John Fordham 

Ian Shaw/ Claire Martin

Purcell Room London Rating: ****
  
  


Ian Shaw and Claire Martin have as formidable a capacity for deflationary humour as they do for spontaneous music-making. The two British jazz singers were presenting a compilation of the best bits from their own celebrations of the great pop songwriters, from Hoagy Carmichael to Burt Bacharach and Stevie Wonder. The only accompaniment was Shaw's piano, which may not be Keith Jarrett, but was all they needed.

In the first half, Shaw demonstrated how fiercely evocative his bluesy sound can be on a Ray Charlesian account of Carmichael's Georgia on My Mind. He then characteristically undermined any risk of self-importance with a hilarious imitation of a harmonica solo.

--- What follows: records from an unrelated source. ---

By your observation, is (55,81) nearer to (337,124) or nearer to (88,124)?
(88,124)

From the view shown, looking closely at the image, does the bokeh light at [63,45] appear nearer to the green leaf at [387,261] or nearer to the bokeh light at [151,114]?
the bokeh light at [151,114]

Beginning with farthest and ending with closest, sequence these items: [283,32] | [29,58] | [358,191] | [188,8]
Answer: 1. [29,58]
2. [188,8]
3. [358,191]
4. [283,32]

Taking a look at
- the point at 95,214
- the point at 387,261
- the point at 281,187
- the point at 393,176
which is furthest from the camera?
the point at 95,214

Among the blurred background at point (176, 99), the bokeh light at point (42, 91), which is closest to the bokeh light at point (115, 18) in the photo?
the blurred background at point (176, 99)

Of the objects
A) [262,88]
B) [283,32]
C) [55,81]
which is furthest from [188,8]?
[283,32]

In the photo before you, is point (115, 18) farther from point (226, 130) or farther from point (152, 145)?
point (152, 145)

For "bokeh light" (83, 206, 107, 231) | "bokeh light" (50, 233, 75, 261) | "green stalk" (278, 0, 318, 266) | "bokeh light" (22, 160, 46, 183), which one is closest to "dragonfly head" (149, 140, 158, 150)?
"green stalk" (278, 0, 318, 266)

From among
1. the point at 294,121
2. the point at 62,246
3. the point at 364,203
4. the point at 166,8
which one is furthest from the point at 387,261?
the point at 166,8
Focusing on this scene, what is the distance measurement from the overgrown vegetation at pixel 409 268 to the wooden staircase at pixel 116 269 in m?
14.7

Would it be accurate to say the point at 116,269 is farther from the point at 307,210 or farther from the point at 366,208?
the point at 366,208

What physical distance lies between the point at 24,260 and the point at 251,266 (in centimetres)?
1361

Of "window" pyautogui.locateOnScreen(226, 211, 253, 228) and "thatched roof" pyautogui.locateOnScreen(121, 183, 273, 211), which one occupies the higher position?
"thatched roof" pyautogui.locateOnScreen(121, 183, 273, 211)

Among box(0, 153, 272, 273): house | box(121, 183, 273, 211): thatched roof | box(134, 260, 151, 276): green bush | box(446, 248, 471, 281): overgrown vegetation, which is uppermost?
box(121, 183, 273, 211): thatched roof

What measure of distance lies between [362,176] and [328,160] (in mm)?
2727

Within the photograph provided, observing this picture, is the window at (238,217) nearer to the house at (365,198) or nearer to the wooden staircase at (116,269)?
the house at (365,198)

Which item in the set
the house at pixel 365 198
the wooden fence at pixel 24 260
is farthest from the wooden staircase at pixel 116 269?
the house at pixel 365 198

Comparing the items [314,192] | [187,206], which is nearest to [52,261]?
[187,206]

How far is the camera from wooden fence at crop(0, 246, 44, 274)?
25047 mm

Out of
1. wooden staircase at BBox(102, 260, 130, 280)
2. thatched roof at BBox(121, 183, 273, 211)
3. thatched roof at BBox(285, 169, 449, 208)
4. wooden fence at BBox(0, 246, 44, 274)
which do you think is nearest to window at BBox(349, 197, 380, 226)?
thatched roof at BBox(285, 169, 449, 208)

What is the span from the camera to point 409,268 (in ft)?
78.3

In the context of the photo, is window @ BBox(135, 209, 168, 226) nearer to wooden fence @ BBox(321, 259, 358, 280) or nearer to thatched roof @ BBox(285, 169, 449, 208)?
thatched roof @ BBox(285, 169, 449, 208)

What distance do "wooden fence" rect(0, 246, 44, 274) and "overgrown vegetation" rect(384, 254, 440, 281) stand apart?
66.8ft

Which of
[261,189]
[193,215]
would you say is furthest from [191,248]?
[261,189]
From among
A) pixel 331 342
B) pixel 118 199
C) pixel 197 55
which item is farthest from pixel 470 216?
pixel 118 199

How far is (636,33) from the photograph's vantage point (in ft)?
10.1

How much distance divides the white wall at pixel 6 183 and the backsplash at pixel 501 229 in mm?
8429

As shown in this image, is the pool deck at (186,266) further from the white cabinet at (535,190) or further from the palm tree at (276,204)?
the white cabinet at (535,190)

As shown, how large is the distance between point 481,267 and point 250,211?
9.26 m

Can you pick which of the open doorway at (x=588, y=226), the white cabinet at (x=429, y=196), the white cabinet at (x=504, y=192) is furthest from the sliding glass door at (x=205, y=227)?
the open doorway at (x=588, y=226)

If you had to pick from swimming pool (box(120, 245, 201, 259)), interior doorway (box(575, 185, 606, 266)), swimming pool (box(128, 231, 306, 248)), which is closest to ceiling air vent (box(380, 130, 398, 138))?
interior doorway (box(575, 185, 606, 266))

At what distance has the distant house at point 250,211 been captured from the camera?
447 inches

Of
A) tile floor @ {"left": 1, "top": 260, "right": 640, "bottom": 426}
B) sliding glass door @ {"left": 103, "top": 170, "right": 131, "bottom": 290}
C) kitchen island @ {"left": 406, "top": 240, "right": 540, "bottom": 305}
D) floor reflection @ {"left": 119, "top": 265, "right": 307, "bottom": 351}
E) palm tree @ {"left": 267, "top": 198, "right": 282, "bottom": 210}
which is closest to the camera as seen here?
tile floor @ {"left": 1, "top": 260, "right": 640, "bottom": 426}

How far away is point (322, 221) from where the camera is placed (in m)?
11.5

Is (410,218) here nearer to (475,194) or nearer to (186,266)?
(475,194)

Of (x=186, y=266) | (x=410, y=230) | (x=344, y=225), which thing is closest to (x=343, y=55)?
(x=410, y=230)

Martin's silky, low sonorities breathed their way round the room on The Nearness of You, and Shaw's eerie sliding falsetto resolved a delectably fragile reworking of Skylark. Shaw also risked a tangle with the much-sentimentalised Alfie in the second half, and gave the song a spine-tinglingly impassioned edge.

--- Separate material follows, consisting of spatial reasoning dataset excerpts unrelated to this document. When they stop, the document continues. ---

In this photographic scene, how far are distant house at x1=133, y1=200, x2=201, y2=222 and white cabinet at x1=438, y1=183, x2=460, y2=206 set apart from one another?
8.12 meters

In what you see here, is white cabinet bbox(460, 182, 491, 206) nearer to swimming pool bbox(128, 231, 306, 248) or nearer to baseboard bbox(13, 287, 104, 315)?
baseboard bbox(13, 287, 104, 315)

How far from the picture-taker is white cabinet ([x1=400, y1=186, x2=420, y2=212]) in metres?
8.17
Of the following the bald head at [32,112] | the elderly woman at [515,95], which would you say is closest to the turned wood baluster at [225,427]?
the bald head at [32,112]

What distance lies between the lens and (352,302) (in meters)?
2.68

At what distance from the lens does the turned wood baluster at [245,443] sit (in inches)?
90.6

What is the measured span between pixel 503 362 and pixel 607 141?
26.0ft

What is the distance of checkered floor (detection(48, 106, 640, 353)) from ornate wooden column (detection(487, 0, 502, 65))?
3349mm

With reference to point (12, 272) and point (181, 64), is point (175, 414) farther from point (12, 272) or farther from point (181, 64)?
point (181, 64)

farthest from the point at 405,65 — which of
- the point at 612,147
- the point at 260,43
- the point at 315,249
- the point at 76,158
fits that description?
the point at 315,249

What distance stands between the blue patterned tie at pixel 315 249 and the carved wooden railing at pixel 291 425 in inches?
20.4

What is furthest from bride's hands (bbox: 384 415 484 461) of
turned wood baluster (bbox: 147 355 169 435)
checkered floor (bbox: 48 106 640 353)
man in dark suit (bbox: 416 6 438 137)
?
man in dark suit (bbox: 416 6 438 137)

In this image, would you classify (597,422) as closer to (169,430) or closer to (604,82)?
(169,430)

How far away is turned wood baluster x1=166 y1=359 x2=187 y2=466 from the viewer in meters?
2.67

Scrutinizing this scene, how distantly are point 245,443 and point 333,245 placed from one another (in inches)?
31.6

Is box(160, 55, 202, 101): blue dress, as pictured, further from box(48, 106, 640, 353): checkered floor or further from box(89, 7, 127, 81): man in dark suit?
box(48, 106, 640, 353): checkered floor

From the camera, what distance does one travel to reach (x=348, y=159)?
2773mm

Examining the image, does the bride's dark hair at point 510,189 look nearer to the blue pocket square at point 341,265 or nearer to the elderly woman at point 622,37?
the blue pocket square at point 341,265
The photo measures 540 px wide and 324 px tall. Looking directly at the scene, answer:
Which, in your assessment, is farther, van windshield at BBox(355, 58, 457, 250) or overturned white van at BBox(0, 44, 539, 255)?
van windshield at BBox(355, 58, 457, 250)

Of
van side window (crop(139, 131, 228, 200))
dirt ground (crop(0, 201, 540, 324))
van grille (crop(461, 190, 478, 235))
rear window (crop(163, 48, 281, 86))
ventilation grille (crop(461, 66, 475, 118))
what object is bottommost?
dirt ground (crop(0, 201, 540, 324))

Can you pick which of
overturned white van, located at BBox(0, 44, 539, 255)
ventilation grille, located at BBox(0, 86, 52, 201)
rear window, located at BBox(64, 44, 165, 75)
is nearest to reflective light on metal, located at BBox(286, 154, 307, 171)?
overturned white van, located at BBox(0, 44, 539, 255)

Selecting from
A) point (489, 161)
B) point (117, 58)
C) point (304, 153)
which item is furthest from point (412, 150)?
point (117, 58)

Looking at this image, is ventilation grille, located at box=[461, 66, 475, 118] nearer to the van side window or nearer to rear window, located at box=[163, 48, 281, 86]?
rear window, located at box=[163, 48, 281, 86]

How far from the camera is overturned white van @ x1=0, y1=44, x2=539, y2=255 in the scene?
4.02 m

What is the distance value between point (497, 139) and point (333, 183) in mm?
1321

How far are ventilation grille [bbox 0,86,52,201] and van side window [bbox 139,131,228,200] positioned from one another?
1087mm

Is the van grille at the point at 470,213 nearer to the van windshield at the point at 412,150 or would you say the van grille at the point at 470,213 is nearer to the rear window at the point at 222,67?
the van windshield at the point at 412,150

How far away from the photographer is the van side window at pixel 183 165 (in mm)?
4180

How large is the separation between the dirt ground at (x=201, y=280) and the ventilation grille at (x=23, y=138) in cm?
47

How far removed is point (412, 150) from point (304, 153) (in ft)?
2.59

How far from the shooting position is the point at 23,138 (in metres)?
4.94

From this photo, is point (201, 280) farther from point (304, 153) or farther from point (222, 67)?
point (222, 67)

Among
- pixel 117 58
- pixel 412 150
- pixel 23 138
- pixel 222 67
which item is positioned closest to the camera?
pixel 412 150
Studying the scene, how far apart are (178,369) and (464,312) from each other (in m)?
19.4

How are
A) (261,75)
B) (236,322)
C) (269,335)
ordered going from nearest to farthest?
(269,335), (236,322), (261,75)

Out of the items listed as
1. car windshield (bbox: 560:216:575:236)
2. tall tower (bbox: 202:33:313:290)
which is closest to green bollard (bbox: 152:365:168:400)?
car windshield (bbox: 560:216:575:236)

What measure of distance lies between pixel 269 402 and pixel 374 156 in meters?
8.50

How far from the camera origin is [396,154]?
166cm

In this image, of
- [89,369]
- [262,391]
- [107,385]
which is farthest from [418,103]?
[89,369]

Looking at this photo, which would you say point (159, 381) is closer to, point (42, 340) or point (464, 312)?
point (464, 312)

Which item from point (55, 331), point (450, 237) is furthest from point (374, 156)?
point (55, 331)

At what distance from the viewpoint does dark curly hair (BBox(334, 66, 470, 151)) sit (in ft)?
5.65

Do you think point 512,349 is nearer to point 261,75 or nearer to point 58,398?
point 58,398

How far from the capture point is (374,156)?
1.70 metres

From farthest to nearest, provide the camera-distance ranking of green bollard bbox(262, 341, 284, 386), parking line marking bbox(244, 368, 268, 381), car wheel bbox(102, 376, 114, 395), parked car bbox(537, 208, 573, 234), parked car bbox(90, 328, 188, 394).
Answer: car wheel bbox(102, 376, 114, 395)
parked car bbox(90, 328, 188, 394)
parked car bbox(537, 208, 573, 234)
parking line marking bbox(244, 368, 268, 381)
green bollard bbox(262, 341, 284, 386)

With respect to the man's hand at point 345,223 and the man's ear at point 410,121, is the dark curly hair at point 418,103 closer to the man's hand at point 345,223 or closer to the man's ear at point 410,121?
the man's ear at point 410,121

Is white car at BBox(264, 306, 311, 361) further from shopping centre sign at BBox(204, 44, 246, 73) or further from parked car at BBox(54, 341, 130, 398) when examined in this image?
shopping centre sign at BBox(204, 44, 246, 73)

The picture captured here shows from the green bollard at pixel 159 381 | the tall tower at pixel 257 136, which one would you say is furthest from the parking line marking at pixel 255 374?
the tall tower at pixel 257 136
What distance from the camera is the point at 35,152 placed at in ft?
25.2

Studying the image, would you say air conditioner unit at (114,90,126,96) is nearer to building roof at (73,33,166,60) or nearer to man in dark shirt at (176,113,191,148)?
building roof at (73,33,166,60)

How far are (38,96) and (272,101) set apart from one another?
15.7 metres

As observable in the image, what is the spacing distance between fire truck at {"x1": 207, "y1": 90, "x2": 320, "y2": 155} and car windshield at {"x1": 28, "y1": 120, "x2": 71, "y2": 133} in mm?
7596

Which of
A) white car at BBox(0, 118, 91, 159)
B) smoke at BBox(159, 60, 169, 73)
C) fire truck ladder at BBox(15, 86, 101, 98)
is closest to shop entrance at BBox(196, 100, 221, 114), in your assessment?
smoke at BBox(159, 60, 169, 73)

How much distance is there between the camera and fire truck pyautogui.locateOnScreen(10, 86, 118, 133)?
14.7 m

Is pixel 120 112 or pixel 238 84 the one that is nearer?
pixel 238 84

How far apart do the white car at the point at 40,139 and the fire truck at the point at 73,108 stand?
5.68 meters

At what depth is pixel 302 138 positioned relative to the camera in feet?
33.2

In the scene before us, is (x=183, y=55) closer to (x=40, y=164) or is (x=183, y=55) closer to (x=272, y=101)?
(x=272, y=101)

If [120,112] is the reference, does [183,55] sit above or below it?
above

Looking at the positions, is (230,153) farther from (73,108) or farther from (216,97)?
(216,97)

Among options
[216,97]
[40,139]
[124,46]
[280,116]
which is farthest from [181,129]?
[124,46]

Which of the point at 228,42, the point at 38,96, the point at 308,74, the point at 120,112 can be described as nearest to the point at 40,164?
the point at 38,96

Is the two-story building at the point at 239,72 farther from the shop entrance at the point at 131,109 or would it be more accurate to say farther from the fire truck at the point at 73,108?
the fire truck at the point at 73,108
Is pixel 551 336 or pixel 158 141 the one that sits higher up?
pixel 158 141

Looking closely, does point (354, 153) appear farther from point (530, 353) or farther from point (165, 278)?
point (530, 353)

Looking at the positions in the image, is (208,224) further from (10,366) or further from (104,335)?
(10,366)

But the appeal of this pair's consistently engaging performances is in the balance between their consummate skill and the way they inhabit a stage with such unforced informality. In Queen Bee, Martin told the audience that Shaw would be uncorking an especially stratospheric high note, and distributed party-poppers to accompany the window-clattering blast. Stagecraft it might have been, but that did not reduce the exhilaration quotient.